— start of Dataset content —

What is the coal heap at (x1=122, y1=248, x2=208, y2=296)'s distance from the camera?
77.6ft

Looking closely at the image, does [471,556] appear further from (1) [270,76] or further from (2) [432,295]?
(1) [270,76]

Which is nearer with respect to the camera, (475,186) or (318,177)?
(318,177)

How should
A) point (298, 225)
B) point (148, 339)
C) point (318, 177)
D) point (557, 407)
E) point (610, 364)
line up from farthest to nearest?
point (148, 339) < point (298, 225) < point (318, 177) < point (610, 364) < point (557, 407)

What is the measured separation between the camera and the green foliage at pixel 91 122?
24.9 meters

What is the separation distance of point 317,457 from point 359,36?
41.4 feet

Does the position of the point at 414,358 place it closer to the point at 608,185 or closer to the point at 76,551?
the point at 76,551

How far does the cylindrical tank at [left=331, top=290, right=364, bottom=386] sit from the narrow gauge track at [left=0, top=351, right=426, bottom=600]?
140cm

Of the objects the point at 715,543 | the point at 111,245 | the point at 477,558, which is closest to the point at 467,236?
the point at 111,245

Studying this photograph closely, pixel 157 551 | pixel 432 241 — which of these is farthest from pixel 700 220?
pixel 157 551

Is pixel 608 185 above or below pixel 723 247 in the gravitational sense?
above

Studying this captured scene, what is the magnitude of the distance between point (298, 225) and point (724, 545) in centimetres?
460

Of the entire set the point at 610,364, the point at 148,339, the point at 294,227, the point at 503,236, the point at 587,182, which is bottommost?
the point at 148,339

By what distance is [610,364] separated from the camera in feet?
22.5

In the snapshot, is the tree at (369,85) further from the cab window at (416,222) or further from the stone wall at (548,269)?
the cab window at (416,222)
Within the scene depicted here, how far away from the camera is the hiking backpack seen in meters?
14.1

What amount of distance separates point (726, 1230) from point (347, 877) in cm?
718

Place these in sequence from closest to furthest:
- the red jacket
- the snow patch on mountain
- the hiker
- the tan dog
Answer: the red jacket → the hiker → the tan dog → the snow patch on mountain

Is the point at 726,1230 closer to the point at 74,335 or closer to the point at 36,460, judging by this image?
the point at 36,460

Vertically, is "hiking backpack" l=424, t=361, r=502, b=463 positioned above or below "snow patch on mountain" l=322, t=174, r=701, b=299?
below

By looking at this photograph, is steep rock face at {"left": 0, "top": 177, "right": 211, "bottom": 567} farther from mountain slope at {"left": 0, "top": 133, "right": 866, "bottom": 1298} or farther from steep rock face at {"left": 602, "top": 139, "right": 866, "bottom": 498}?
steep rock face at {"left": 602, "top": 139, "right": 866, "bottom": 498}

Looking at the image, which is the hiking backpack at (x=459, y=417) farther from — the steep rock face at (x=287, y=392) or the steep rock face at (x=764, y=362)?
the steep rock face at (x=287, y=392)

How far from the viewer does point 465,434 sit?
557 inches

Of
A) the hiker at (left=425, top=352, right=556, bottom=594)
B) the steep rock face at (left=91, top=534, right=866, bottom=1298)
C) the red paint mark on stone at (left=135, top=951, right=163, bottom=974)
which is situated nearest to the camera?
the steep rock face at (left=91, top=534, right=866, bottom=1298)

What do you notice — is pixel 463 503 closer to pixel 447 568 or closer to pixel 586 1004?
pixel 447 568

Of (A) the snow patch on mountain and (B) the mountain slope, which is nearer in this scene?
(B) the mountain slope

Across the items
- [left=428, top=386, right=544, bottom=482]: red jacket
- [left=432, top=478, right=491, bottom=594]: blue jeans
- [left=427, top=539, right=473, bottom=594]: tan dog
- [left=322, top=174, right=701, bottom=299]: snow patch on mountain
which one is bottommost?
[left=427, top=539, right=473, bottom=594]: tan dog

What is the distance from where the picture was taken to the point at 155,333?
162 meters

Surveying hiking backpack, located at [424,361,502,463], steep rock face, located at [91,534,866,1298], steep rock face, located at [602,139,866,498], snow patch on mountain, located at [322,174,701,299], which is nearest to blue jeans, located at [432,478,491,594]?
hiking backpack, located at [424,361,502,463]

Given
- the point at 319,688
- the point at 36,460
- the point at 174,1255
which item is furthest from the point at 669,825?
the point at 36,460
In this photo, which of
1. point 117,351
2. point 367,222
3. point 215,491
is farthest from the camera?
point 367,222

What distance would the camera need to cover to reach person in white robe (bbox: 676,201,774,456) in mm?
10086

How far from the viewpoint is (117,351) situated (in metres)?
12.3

— end of Dataset content —

Short exercise -> Please present the lines of the entries as a Markdown table with the columns Row and Line, starting at the line that contains "By looking at" and ending at the last line of the entries. Give each line its own numbered row and leave out blank lines.

Response to the exercise ->
| Row | Line |
|---|---|
| 1 | By looking at this photograph, is steep rock face at {"left": 0, "top": 177, "right": 211, "bottom": 567} farther from mountain slope at {"left": 0, "top": 133, "right": 866, "bottom": 1298} or farther from steep rock face at {"left": 602, "top": 139, "right": 866, "bottom": 498}? |
| 2 | steep rock face at {"left": 602, "top": 139, "right": 866, "bottom": 498} |
| 3 | Looking at the image, which is the hiking backpack at (x=459, y=417) farther from — the steep rock face at (x=287, y=392) or the steep rock face at (x=764, y=362)? |
| 4 | the steep rock face at (x=287, y=392) |
| 5 | How far from the viewer does point 465,434 sit? |
| 6 | 557 inches |
| 7 | Of |
| 8 | A) the hiker at (left=425, top=352, right=556, bottom=594) |
| 9 | B) the steep rock face at (left=91, top=534, right=866, bottom=1298) |
| 10 | C) the red paint mark on stone at (left=135, top=951, right=163, bottom=974) |
| 11 | which is situated nearest to the camera? |
| 12 | the steep rock face at (left=91, top=534, right=866, bottom=1298) |
| 13 | What do you notice — is pixel 463 503 closer to pixel 447 568 or closer to pixel 586 1004? |
| 14 | pixel 447 568 |
| 15 | Of (A) the snow patch on mountain and (B) the mountain slope, which is nearer in this scene? |
| 16 | (B) the mountain slope |
| 17 | Across the items |
| 18 | - [left=428, top=386, right=544, bottom=482]: red jacket |
| 19 | - [left=432, top=478, right=491, bottom=594]: blue jeans |
| 20 | - [left=427, top=539, right=473, bottom=594]: tan dog |
| 21 | - [left=322, top=174, right=701, bottom=299]: snow patch on mountain |
| 22 | which one is bottommost? |
| 23 | [left=427, top=539, right=473, bottom=594]: tan dog |
| 24 | What is the distance from where the picture was taken to the point at 155,333? |
| 25 | 162 meters |
| 26 | Surveying hiking backpack, located at [424,361,502,463], steep rock face, located at [91,534,866,1298], steep rock face, located at [602,139,866,498], snow patch on mountain, located at [322,174,701,299], which is nearest to blue jeans, located at [432,478,491,594]? |
| 27 | hiking backpack, located at [424,361,502,463] |
| 28 | Given |
| 29 | - the point at 319,688 |
| 30 | - the point at 36,460 |
| 31 | - the point at 174,1255 |
| 32 | which item is furthest from the point at 669,825? |
| 33 | the point at 36,460 |
| 34 | In this photo, which of |
| 35 | 1. point 117,351 |
| 36 | 2. point 367,222 |
| 37 | 3. point 215,491 |
| 38 | is farthest from the camera? |
| 39 | point 367,222 |
| 40 | What distance would the camera need to cover to reach person in white robe (bbox: 676,201,774,456) in mm? |
| 41 | 10086 |
| 42 | How far from the viewpoint is (117,351) situated (in metres)? |
| 43 | 12.3 |